In the article below about the UH live mascot, where will Shasta VI live? Please answer in one sentence.
* start Passage *
Live mascot to represent UH after 20 year absence
New traditions will be blended with old on Saturday when the UH Alumni Association unveils a live cougar mascot for the University after more than two decades without one.
Though Shasta VI’s predecessors have lived on campus, this incarnation will remain in his exhibit at the Houston Zoo, said President of the UH Alumni Association Mike Pede.
“There are all kinds of reasons why a live cougar should not be out of where he’s being handled by professionals,” Pede said. “He will be there 24-7 with the 4-year-old cougar that already lives there named Haley.”
The Alumni Association has been in communication with the zoo since Jan. 2011, but they have been working on getting a new cougar for longer.
“Once we got here, we thought that was a very important tradition to try recreate or renew, so we’ve been working to do that since I got here two years ago,” Pede said.
* end Passage *
* start Dataset excerpts *
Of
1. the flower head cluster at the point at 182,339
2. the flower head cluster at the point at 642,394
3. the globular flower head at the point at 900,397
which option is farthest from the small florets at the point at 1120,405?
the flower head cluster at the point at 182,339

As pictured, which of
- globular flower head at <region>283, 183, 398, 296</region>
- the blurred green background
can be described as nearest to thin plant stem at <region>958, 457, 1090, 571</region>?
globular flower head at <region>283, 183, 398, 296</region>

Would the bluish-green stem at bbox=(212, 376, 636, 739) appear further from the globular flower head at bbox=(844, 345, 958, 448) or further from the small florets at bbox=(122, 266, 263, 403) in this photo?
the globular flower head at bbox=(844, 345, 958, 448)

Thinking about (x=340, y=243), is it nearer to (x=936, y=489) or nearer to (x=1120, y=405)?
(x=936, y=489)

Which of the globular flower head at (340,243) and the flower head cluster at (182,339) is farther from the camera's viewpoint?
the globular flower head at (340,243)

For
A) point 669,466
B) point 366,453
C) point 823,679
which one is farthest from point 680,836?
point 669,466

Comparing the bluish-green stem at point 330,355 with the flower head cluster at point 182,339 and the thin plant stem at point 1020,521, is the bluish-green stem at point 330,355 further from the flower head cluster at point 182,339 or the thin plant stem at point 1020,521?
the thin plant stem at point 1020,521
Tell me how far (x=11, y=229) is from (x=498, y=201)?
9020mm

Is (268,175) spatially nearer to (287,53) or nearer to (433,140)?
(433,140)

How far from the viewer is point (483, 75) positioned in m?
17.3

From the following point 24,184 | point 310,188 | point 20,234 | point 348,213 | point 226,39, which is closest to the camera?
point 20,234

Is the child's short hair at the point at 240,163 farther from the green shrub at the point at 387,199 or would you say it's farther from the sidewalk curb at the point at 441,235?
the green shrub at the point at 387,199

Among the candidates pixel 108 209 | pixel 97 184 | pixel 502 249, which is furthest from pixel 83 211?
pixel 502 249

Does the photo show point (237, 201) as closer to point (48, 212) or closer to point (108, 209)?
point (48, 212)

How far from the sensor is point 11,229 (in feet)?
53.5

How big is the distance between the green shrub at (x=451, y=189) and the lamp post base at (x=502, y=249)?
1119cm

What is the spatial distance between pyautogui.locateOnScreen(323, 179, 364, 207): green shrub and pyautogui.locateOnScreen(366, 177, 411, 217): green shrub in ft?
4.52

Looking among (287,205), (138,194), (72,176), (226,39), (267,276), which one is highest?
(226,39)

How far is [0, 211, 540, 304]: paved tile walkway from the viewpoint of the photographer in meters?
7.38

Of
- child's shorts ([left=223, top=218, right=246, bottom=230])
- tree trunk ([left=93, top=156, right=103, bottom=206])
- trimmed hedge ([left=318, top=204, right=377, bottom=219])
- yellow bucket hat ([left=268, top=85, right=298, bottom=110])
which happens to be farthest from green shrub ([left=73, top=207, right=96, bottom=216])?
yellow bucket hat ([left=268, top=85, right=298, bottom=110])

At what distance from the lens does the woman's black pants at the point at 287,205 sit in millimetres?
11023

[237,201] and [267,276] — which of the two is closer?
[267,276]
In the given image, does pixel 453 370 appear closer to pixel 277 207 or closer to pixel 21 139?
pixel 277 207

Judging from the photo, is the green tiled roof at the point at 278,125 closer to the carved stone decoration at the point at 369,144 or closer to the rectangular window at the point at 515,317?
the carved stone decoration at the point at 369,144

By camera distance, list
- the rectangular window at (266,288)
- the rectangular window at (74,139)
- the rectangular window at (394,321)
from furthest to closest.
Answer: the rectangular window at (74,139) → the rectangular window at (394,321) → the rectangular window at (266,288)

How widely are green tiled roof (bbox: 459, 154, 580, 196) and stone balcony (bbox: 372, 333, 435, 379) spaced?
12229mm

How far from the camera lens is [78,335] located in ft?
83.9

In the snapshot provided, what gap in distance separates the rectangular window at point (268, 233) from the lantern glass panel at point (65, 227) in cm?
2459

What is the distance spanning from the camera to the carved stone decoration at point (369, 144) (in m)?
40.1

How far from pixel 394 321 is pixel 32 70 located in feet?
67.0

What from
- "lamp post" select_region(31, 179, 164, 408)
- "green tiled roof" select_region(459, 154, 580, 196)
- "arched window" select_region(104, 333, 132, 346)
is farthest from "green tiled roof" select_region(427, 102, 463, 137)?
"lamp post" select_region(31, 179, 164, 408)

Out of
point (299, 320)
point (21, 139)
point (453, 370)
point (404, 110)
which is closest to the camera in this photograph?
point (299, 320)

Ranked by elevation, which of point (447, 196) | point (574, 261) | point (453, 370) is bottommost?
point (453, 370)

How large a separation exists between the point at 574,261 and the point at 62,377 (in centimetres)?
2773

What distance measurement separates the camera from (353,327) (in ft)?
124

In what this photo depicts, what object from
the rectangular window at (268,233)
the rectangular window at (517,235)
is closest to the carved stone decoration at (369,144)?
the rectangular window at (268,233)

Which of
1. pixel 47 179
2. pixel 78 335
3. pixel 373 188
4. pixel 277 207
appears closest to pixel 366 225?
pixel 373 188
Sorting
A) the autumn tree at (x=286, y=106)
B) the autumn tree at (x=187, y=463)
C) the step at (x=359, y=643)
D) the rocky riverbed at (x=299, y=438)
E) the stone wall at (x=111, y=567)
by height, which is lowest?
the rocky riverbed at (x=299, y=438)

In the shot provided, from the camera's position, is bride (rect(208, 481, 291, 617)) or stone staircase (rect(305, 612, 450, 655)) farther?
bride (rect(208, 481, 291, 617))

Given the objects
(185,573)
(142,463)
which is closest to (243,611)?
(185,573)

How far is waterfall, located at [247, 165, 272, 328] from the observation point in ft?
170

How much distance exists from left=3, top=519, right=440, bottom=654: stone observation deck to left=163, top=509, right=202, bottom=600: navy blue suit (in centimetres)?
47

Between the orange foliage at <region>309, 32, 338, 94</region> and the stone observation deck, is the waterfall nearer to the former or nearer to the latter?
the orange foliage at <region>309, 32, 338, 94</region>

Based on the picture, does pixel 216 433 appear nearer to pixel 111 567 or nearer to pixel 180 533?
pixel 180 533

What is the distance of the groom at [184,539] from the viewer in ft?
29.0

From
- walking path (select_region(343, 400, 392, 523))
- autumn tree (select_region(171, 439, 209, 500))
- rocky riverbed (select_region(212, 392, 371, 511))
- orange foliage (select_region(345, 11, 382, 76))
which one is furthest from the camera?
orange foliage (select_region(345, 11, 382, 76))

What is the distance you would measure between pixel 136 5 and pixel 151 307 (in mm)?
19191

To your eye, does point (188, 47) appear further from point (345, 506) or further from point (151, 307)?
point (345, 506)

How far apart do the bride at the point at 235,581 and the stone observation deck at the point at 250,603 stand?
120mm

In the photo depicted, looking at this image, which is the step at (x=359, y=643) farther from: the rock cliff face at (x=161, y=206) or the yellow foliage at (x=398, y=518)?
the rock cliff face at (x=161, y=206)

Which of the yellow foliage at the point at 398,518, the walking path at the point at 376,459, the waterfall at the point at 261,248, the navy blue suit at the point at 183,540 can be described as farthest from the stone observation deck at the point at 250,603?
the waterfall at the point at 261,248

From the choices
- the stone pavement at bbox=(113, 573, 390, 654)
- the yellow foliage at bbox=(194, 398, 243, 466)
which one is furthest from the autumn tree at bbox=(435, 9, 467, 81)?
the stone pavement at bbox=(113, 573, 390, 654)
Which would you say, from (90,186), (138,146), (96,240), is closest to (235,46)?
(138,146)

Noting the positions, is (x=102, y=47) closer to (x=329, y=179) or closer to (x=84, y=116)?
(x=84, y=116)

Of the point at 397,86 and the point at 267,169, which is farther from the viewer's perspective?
* end Dataset excerpts *
* [Answer below] Shasta VI will stay in his exhibit at the Houston Zoo.